PRE-PROPOSAL: Source and Encoding keyword
Stefan Schulz
schulz at e-spirit.de
Sat Mar 7 15:02:30 PST 2009
It all depends on what one defines as "result" of a compilation. I am
thinking of all the @SuppressWarnings Annotations in my code, which also
influence the result of the compilation _process_. I'd say that
Annotations should not influence the _binary output_ of a compilation.
In the end, @Override and @SuppressWarnings as well as @Deprecated and
@Retention are local compiler flags on how to treat specific code, i.e.,
meta-information being read and handled by the compiler.
Stefan
Roel Spilker wrote:
> Good one :-) Javac won't even create a class file if the @Override
> annotation is present but shouldn't be there.
>
>
> On Sat, Mar 7, 2009 at 7:22 PM, Igor Karp <igor.v.karp at gmail.com> wrote:
>
> > Roel,
> >
> > well, these were not my ideas anyway ;-). I would be equally unhappy
> > using javadoc appoach.
> > And as a side note: @Override does influence the result of the compiler
> > already.
> >
> > Igor
> >
> > On Sat, Mar 7, 2009 at 9:55 AM, Roel Spilker <r.spilker at gmail.com> wrote:
> > > I'd say javadoc, as well as annotation, should never influence the
> result
> > of
> > > the compiler. That's just not the right vehicle.
> > >
> > > Roel
> > >
> > > On Sat, Mar 7, 2009 at 6:27 PM, Igor Karp <igor.v.karp at gmail.com>
> wrote:
> > >>
> > >> Reiner,
> > >>
> > >> please see the comments inline.
> > >>
> > >> On Fri, Mar 6, 2009 at 11:39 PM, Reinier Zwitserloot
> > >> <reinier at zwitserloot.com> wrote:
> > >> > Igor,
> > >> >
> > >> > how could the command line options be expanded? Allow -encoding to
> > >> > specify a
> > >> > separate encoding for each file? I don't see how that can work.
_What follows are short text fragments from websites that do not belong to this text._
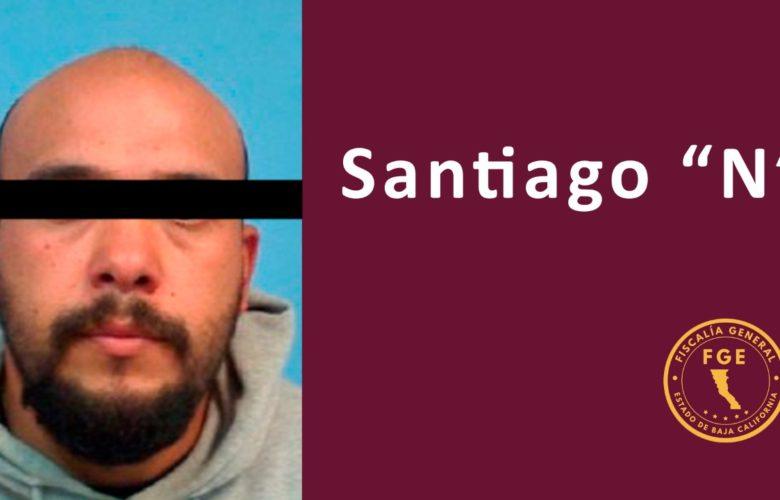 Dan prisión preventiva a Santiago N. imputado en la desaparición de pareja de la tercera edad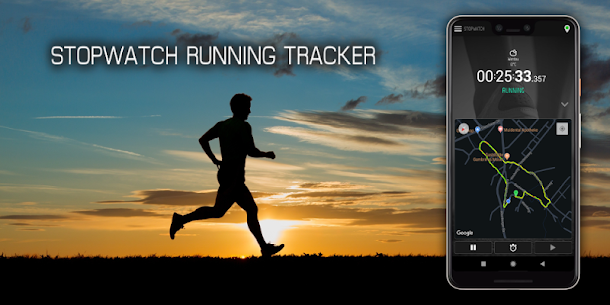 Stopwatch Run Tracker  For Pc – Free Download In 2020 – Windows And Mac 1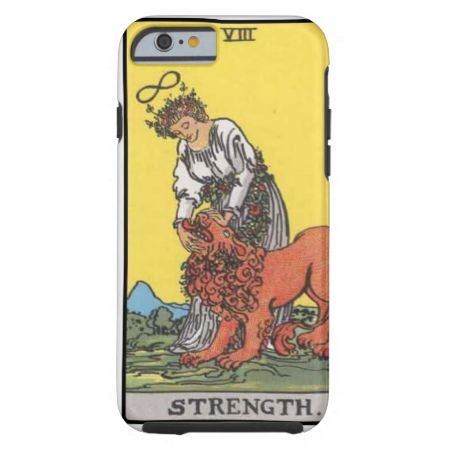 Tarot Strength Card tough iPhone 6 case available here: http://www.zazzle.com/image_of_tarot_strenght_card_tough_iphone_6_case-256691949171289583?rf=238080002099367221&tc= $56.95 #tarot #iphone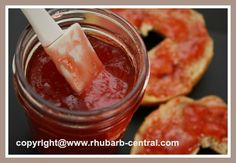 RECIPE for Strawberry Rhubarb Jam - Cooked Jam with HONEY instead of SUGAR! YUMMY on bagels, toast, ice cream, waffles, and more!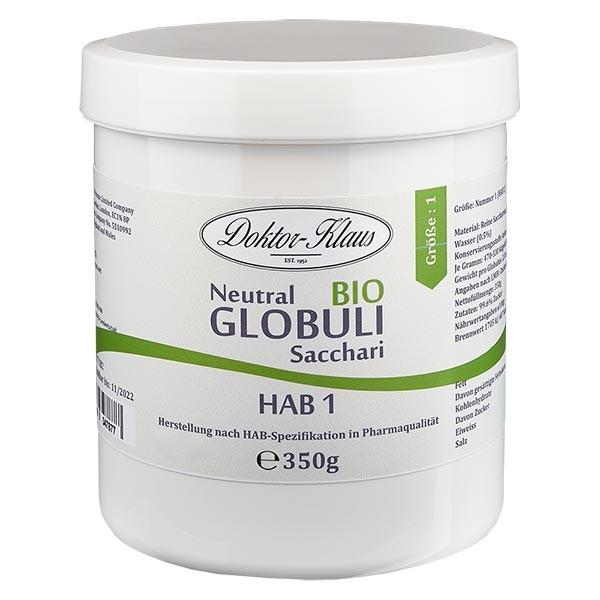 350g Bio Neutral Globuli HAB1 aus 100% reiner Sachharose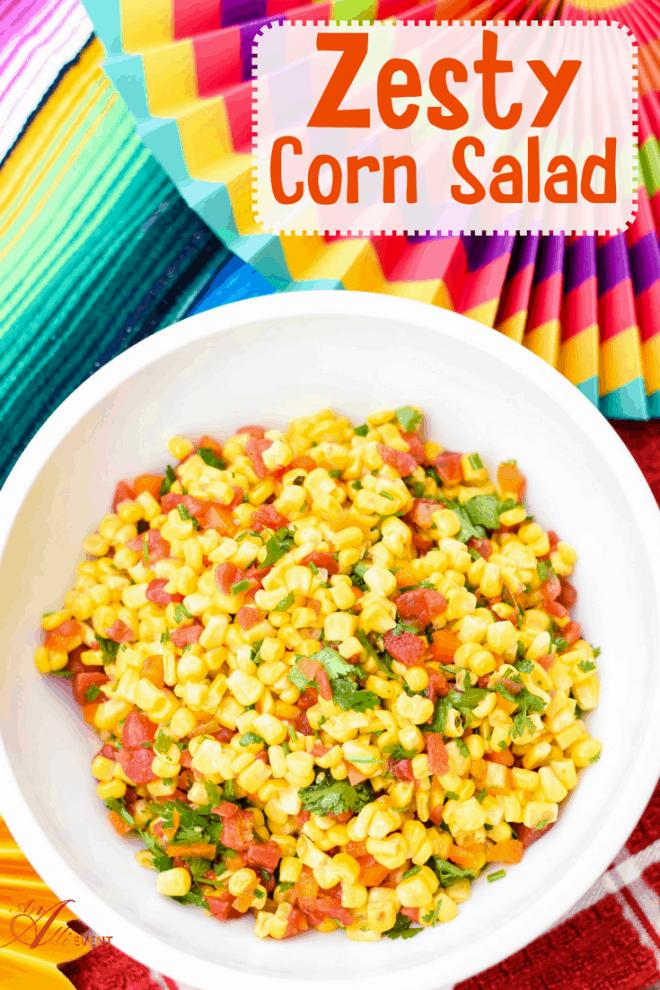 Easy Zesty Corn Salad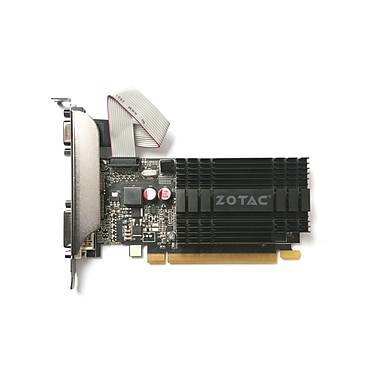 Zotac (ZT-71303-20H) GeForce GT 710 Zone Edition Graphics Card, 2GB, DDR3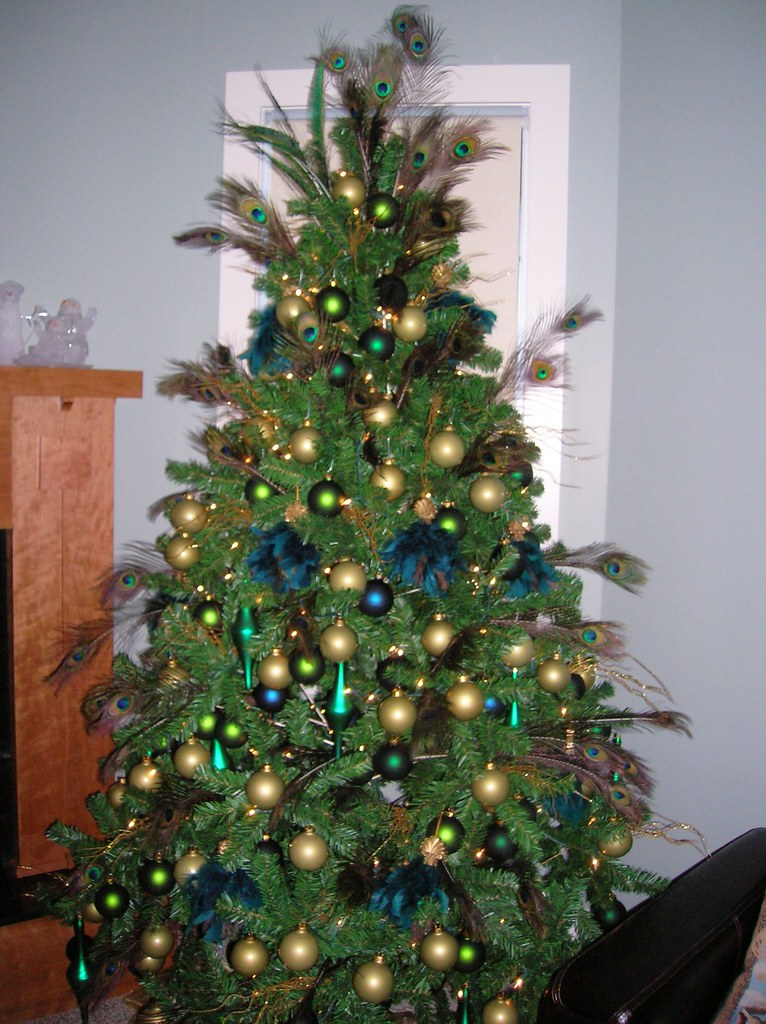 Christmas Tree Themes Pinterest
> > >> For example: allow multiple -encoding options and add optional path to
> > >> encoding -encoding <encoding>[,<path>]
> > >> Where path can be either a package (settings applied to the package
> > >> and every package under it) or a single file for maximum precision.
> > >> So one can have:
> > >> -encoding X - encoding Y,a.b -encoding Z,a.b.c -encoding
> > >> X,a.b.c.d.IAmSpecial
> > >> IAMSpecial.java will get encoding X,
> > >> everything else under a.b.c will get encoding Z,
> > >> everything else under a.b will get encoding Y
> > >> and the rest will get encoding X.
> > >> Same approach can be applied to -source.
> > >>
> > >> > There's no
> > >> > way I or anyone else is going to edit a build script (be it just
> > javac,
> > >> > a
> > >> > home-rolled thing, ant, rake, make, maven, ivy, etcetera) to
> carefully
> > >> > enumerate every file's source compatibility level.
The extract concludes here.